お蓮様と丹波が、腹心の者十数名を引き連れて、近頃、この向島を遠く出はずれた渋江村《しぶえむら》の寮《りょう》に、それとなく身をひそめて何事か画策していることを。
それも、この五、六日のことで。
だが、道場では、どこまでも、お蓮様も丹波も在宅のように装《よそお》って、屋敷を明けていることはひた隠しにかくしているのだが、なんの交渉もないとはいえ、またいかに広い屋敷内でも、一つ屋根の下のこと――今まで知らなかったのは源三郎だけで、それだけに彼は、おどりあがるように馬上に身をひきしめ、
「おもしろい! これより押しかけて、ひと泡ふかせてくれよう。タ、タ、退屈しきっておったところだ。もう、あのにらみあいには、あきあきいたしたぞ。と言って、妻恋坂の道場では、先にも門弟が多いことだし、世間の眼というものもある。がまんにがまんをしてまいったが……ウム! この都離れた片ほとり、狐退治にはもってこいの場所だテ。おのれ、きょうというきょうは、かのお蓮と丹波を一刀のもとに、たたっ斬ってくれる」
蒼白な顔に、決意の笑《え》みを浮かべた源三郎、やおら馬をめぐらして、土橋を渡り、葛西領《かさいりょう》の四ツ木村のほうへと向かって行く。
玄心斎は、馬をいそがせて、
「若《わか》っ! 仮りにも老先生の御後室、婿のお身にとっては母上でござるぞ。斬り捨ててよいものならば、今までにもいくらも折りがありましたものを……あれほど無言の戦いを、そもそもなんのために今まで辛抱強く突っぱってこられたか。それを篤《とく》と御勘考のうえ、ここはひとまず思いとまられて、お返しください。おかえしください!」
「爺《じい》っ! 臆病風か」
「めっそうもござりませぬ。なれど、智謀には智謀をもって対し、隠忍には隠忍をもって向かう……お引っ返しくださいっ! 若っ!」
「十五人ほどの腕達者が、ひきそっておりますとのこと――」
谷大八の声は、横から風にうばわれてしまう。
雨はいよいよ本降りとなって、先頭の源三郎を、はばむがごとく濡らすのであった。
「暴風雨《あらし》じゃのう」
源三郎の白い歯が、チカリと光って、すぐあとにつづく門之丞を、振り返った。
五
客人大権現《まろうどだいごんげん》の境内、ずいぶん広い。
その一隅……生い繁る老樹のかげに、風流な柴垣をめぐらした一棟がある。
竹の濡れ縁に煙草盆を持ちだしていた司馬道場の御後室、お蓮様は、
「まあ、急にひどい吹き降りになって……」
びっくりするほどの若やいだ声で、笑いながら、被布《ひふ》の袂をひるがえして、屋内《おくない》へにげこんだ。
ドッ! と音をたてて、雹《ひょう》かと思うような大きな雨粒と、枯れ葉を巻きこんだ風が、ふきこんでくる。
「ほんとに、秋の空ほど頼りにならないものはない。
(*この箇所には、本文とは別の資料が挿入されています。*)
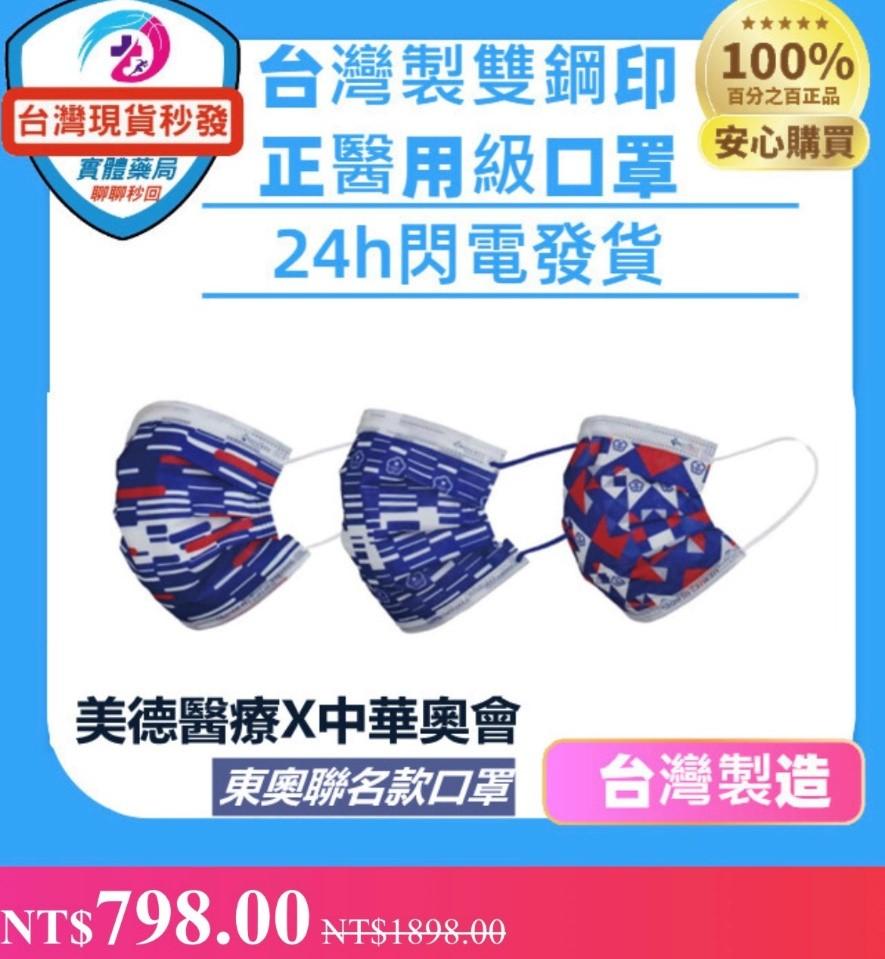 快新聞/買奧運台灣隊口罩送行李箱?  「一頁式網頁詐騙」還盜用官方聲明扯是正品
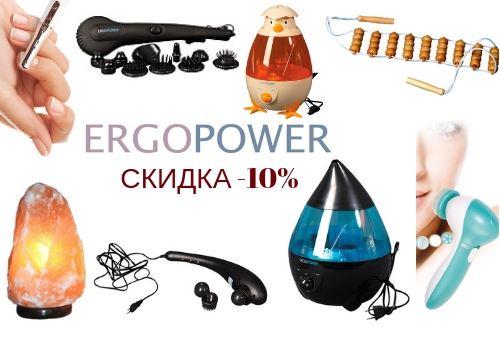 Акции Кладовая Здоровья. 10% на товары Ergopower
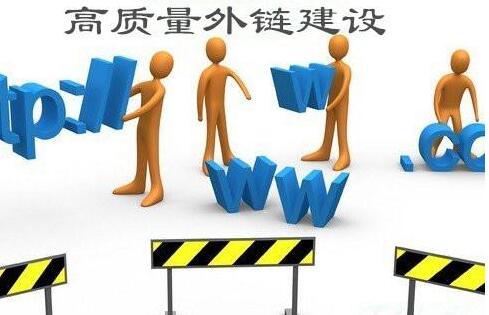 怎么做高质量外链?,深圳网站建设,深圳网站制作,深圳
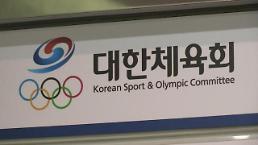 .大韩体育会将要求东京奥组委修改独岛标识.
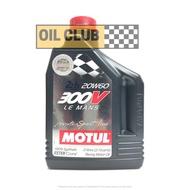 油品部 MOTUL 24h 20W60 300V LE MANS ESTER CORE RACING 魔特機油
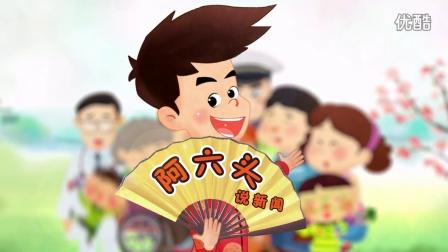 阿六头说新闻片头 片尾 动画 杭州小鱼动漫工作室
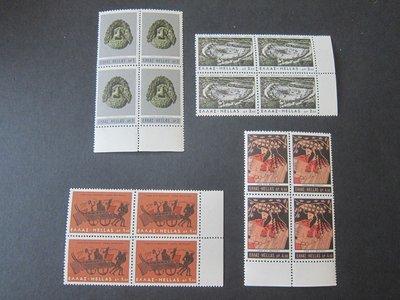 【雲品】希臘Greece 1966 Sc 855-58 BLK(4) set MNH 庫號#78465
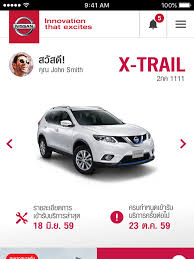 nissan innovation that excites logo nissan innovation app ranking and store data app annie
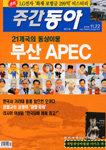 부산 APEC이 남긴 과제는?  外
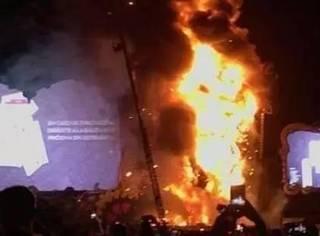 请收听今日国际媒体头条:西班牙音乐节发生大火,2.2万人撤离无人受伤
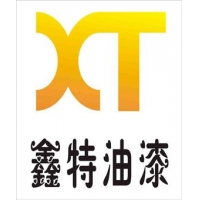郑州鑫特油漆厂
朝はあんなに晴れていたのにねえ」
と、思い出したように、
「ああ、いつまでこんなところに待っていなくっちゃアならないんだろう。ほんとに、嫌になってしまう。だけど、道場のほうでは、私達のいないことを、うまく隠しているだろうねえ」
「それは大丈夫だと思います。かたく申しつけてまいりましたから――あなた様をはじめ、一同道場にいるようにつくろって、よもや、源三郎一派に気取《けど》られるようなことはあるまいと存じます」
峰丹波は、そう励ますように言いきって、自ら立って縁の雨戸を一、二枚繰り出した。
その音を聞きつけて、次の間から、岩淵達之助《いわぶちたつのすけ》、等々力《とどろき》十|内《ない》の二人が、あわただしく走りでてきて、
「おてずから、恐れ入ります」
「わたしがしめます」
「ことによると、きょうあたり、かの門之丞の案内で、まいこんでくるかも知れませぬぞ」
丹波は、急の暴風雨《あらし》に備える雨戸を、十内、達之助の二人にまかせてしめさせながら、自分は座にかえり、
「とにかく、門之丞をこっちへ抱きこんだのは大成功で……悪運がつきません証拠とみえますな、はははは」
お蓮様はおもしろくもなさそうに、
「でも、なんとかうまいことを言って釣りだしてくればいいけれど――あの門之丞だって、主人を裏切るような男だもの。ほんとにこっちについたのかどうか、すっかり仕事がすんでみなけりゃアわかりゃあしない。お前のように、そう頭から信用することもできないと思うよ」
「ナニ、あの門之丞だけは、大丈夫です。計画どおり、彼の手引きで源三郎を処分した暁は、大枚の金子とともに、あの萩乃様を……こういう約束でございますからな。萩乃様に首ったけの門之丞としては、色と欲の二筋道で――もうこっちのものです」
達之助と十内が、雨戸のあいだをすかして、別の間へしりぞいてゆく。どうせみんな同じ穴の狐ですから、二人に聞こえるのもかまわず、お蓮様と峰丹波は、高話です。閉《た》てのこした雨戸のすきから、縞のような光線がさしこむだけで、昼ながら、室内はうすぐらい。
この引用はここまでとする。